Senyum Aga sirna saat tubuhku mendarat di pelukannya dan membuat tubuhnya terdorong sedikit ke belakang.

"Anin." Bisiknya dengan kelopak mata sedikit melebar.

"Makasih karena kamu baik-baik saja. Maafin aku ya." Kataku dengan kepala yang membenam di lehernya.

"Aku juga salah. Aku juga minta maaf." Balasnya. Perlahan ia membuat tubuh kami berjarak dan memandangku dengan senyuman. Kedua tangannya masih bertahan di kedua pundakku.

"Kangen kamu banget." Dia menatap tepat di manik mataku.

"Ummm..." Aku seketika menggumam dengan kepala yang bergerak pelan melihat sekitar kami. Aku baru menyadari bahwa kami baru saja menciptakan salah satu adegan sinteron yang seketika membuat wajahku seperti dialiri hawa hangat. Aku bisa melihat beberapa pasang mata memandang kami dengan berbagai ekspresi yang tidak bisa aku terjemahkan.

"Kita norak ya?" bisikku sambil menggeret tangan Aga menjauh.

"Kamu yang norak, aku nggak." Ucap Aga yang membuat tinjuku melayang dan mendarat di dadanya.

"Auwww." Aga menjerit kecil dan membuatku terkejut. "Sakit, Nin." Rengeknya pelan.

"Ya ampun! Sorry sayang. Sakit karena kecelakaan itu ya?" aku meringis merasa bersalah dan Aga menjawabku dengan anggukannya.

"Aku juga nggak tahu kenapa bagian sini sakitnya belum hilang. Mungkin aku nggak sadar kalau ada benturan atau apa." Katanya sambil menunjuk bagian dadanya.

"Kita ke dokter lagi ya. Ngecek. CT scan atau apalah." Responsku sedikit panik.

"Aku nggak apa-apa. Dokter udah memastikan. Ini mungkin akibat trauma aja." Dia memaksa tersenyum tapi tidak membuatku lega.

"Beneran, Sayang! Aku nggak apa-apa.
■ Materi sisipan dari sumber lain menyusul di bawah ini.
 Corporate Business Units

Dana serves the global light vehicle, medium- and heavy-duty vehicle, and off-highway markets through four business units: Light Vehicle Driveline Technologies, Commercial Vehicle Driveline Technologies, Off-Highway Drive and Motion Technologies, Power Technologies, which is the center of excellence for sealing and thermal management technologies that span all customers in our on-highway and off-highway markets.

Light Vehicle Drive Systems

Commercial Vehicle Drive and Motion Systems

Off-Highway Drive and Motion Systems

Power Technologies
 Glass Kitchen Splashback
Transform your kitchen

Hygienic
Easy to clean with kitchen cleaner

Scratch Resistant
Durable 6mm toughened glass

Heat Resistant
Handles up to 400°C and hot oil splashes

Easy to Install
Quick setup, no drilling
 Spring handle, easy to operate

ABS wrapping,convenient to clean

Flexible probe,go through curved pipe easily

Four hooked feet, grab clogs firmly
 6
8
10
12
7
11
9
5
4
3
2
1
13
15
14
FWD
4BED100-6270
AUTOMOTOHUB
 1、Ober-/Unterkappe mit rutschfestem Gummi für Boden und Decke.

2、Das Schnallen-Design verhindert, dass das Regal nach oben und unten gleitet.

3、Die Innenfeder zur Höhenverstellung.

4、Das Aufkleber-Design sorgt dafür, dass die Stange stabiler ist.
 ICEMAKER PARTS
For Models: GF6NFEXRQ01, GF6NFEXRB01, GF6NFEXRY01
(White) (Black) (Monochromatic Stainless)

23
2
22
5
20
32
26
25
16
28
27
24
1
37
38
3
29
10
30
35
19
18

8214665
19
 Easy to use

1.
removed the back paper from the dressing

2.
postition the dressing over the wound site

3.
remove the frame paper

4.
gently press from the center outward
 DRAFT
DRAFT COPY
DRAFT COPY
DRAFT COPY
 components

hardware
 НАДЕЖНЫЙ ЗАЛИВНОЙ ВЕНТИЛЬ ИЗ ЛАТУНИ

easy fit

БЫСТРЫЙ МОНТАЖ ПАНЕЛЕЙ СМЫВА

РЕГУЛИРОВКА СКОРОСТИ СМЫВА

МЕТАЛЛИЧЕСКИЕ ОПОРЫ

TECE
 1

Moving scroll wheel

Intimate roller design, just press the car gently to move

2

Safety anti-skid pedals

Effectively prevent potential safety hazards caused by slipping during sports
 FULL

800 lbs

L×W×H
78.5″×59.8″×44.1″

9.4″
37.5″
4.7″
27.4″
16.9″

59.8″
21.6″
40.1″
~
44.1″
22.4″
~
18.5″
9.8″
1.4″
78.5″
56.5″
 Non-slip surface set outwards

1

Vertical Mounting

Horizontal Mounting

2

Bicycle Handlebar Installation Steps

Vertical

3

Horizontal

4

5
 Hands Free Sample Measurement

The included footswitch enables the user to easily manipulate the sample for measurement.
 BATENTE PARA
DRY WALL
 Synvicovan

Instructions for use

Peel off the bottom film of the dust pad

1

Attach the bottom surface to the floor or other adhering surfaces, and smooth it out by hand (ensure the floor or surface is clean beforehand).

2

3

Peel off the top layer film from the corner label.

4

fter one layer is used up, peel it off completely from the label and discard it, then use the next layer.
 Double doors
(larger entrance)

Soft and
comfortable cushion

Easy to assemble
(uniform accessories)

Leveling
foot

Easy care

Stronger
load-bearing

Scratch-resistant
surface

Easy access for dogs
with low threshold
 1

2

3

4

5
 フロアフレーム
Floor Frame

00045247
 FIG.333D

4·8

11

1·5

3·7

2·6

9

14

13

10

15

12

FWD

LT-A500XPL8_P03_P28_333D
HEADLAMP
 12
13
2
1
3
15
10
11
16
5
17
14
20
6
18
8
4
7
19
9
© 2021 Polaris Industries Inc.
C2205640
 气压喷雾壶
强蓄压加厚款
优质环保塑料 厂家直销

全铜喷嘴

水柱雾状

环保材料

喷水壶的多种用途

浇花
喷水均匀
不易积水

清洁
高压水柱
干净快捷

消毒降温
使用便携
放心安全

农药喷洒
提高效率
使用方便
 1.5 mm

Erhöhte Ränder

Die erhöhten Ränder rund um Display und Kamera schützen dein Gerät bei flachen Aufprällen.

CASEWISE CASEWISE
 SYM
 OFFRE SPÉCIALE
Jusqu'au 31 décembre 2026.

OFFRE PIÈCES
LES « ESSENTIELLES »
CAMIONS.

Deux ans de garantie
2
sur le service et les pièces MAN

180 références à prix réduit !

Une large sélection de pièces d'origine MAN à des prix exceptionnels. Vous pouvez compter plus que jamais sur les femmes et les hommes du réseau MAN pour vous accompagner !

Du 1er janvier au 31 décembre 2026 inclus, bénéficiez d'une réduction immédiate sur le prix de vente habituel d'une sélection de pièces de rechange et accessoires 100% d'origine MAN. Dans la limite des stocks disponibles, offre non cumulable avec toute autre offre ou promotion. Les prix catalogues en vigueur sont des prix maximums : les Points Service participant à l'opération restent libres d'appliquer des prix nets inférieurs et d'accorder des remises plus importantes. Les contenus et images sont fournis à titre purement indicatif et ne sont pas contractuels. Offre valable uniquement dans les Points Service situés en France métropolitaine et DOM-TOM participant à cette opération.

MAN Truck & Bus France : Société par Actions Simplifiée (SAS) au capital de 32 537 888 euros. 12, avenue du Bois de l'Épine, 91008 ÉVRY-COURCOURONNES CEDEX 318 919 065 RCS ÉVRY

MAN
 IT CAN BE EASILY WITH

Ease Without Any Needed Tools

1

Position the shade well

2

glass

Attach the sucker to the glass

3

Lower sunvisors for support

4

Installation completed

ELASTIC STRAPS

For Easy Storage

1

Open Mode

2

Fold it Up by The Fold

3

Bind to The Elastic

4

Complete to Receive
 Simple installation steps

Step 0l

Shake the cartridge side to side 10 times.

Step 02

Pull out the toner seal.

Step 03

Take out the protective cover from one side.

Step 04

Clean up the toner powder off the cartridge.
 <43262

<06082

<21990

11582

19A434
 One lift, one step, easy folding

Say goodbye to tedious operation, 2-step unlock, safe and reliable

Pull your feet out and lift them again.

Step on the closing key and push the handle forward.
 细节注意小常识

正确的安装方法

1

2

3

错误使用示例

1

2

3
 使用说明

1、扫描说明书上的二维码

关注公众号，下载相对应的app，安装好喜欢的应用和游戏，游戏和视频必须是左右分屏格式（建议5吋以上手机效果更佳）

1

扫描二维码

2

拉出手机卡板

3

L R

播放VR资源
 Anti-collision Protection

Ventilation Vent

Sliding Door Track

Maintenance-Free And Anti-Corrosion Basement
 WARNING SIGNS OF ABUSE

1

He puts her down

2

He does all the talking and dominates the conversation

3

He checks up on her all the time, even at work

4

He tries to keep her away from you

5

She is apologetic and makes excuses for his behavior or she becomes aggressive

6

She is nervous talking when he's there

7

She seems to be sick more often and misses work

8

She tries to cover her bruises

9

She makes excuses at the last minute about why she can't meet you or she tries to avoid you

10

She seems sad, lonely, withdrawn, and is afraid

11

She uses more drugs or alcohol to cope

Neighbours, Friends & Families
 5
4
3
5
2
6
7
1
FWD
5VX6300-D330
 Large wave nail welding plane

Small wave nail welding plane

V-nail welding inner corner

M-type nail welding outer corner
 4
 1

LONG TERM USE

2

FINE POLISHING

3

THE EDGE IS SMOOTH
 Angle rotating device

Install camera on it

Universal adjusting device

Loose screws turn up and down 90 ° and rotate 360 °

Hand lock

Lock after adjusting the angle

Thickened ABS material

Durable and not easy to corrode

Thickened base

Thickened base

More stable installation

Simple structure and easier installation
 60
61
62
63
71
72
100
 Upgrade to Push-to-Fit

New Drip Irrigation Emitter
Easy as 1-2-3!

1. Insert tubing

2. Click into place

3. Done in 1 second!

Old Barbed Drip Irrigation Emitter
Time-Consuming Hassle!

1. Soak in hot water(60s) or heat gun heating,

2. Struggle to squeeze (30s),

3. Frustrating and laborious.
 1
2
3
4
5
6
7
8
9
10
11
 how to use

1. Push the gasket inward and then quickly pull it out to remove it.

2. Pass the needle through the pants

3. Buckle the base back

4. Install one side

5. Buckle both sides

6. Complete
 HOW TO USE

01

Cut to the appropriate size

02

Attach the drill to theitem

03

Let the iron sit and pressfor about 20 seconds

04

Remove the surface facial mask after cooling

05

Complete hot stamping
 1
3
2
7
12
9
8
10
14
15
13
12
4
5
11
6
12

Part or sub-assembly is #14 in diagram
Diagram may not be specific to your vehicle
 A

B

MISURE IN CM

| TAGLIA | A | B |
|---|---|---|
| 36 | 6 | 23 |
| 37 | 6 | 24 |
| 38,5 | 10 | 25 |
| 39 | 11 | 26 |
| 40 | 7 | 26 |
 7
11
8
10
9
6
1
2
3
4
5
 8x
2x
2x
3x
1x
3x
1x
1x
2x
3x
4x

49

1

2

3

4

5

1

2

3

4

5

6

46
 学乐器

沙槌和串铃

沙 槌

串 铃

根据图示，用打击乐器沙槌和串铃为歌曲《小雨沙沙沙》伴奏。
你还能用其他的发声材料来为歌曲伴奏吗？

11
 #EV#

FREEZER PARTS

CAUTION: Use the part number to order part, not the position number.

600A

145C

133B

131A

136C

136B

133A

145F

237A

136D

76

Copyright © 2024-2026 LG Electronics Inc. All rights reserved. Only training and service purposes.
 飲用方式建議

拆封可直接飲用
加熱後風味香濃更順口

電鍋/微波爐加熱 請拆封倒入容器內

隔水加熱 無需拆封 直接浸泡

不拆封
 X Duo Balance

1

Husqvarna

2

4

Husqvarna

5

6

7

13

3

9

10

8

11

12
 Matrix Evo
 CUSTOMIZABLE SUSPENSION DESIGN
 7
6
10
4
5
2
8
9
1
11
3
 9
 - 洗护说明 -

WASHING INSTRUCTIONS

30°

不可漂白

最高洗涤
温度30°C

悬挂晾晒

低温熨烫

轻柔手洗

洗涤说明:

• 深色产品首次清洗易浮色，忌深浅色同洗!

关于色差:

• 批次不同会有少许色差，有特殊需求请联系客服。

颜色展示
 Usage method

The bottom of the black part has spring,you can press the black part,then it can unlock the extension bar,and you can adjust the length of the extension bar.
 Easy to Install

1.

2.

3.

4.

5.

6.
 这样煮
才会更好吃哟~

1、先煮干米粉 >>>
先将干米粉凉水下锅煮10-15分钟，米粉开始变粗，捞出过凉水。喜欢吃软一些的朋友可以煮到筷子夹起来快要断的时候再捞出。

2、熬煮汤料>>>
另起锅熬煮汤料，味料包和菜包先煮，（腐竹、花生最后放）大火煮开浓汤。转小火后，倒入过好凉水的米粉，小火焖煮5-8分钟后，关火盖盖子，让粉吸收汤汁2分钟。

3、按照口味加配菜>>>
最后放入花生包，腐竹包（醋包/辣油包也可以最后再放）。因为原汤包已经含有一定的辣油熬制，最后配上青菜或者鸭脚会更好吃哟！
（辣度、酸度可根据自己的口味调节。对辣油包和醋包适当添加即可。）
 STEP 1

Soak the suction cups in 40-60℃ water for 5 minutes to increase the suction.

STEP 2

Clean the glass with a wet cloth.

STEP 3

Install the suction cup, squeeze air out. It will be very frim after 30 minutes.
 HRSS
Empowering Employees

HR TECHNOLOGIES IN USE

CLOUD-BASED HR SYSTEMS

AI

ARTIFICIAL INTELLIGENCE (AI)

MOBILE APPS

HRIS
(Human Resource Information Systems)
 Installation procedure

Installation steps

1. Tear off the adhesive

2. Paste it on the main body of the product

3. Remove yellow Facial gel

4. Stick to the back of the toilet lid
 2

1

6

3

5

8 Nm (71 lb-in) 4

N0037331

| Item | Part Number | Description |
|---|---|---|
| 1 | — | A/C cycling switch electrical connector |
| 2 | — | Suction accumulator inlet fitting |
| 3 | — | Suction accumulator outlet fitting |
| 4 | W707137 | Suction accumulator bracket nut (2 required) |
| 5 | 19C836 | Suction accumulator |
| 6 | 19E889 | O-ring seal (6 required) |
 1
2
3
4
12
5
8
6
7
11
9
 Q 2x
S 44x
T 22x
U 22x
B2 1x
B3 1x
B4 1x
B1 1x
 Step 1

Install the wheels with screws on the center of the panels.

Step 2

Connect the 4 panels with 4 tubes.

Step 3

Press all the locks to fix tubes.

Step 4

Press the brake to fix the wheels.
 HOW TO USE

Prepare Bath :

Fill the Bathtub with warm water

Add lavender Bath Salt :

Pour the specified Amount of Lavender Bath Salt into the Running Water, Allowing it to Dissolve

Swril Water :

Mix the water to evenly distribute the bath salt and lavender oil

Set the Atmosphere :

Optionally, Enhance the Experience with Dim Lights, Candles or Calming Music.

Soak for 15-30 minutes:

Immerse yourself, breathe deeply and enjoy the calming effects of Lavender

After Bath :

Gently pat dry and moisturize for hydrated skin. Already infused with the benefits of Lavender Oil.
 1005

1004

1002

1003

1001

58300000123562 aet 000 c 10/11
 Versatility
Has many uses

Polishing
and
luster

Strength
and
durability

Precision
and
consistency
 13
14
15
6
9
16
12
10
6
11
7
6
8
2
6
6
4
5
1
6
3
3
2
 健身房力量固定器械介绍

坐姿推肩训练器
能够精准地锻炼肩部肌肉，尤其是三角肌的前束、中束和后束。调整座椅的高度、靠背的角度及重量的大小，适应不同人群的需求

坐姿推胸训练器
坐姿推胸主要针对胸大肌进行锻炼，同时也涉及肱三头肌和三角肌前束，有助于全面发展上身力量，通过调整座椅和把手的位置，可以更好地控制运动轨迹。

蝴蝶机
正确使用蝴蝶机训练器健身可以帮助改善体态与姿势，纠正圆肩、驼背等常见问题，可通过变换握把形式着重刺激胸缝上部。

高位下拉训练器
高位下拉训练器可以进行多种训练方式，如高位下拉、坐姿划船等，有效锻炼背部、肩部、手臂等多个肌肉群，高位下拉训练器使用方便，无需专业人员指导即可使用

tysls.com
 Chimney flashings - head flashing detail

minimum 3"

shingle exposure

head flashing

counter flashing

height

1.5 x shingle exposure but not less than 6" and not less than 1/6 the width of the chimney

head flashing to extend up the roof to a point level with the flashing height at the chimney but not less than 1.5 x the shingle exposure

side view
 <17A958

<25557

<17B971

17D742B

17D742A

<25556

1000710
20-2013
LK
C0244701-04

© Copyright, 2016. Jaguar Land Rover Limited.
Tangan kamu aja yang kelebihan beban." Guraunya.

"Maksudnya?" aku melotot dan membuat dia tertawa dan mengelus puncak kepalaku. Kami berjalan beriringan menuju tempat parkir.

"Cerita!"kataku saat mobil bergerak meninggalkan lahan parkir bandara. Aga menoleh ke arahku dan tersenyum kecil.

"Cerita apa? Kecelakaannya atau..."

"Jakarta! Oma!" seruku tidak sabar.

"Kok nggak nanyain tentang kecelakaanku?"

"Aku nggak mau dengar hal-hal yang bikin aku takut. Terpenting sekarang kamu baik-baik aja, Ga. Aku tahu kamu pasti bukan pihak yang bersalah secara kamu kalau bawa mobil jauh lebih lelet dari pada Darla." Aku meracau. Kepala Aga bergerak cepat ke arahku.

"Emang aku kalau bawa mobil lelet ya?"

"Ughhhh...." Aku menggeram dan mencoba berkata jujur kalau aku sering gemas dengan caranya menyetir. Aga tipe yang sangat hati-hati saat di jalanan kadang saking terlalu hati-hatinya ia bahkan tidak berani menyalip kendaraan meski dia punya kesempatan untuk itu. Selama ini aku tidak pernah mengkritiknya saat ia sedang berada di balik kemudi karena aku tahu hal-hal yang mungkin remeh seperti ini bisa menyinggungnya.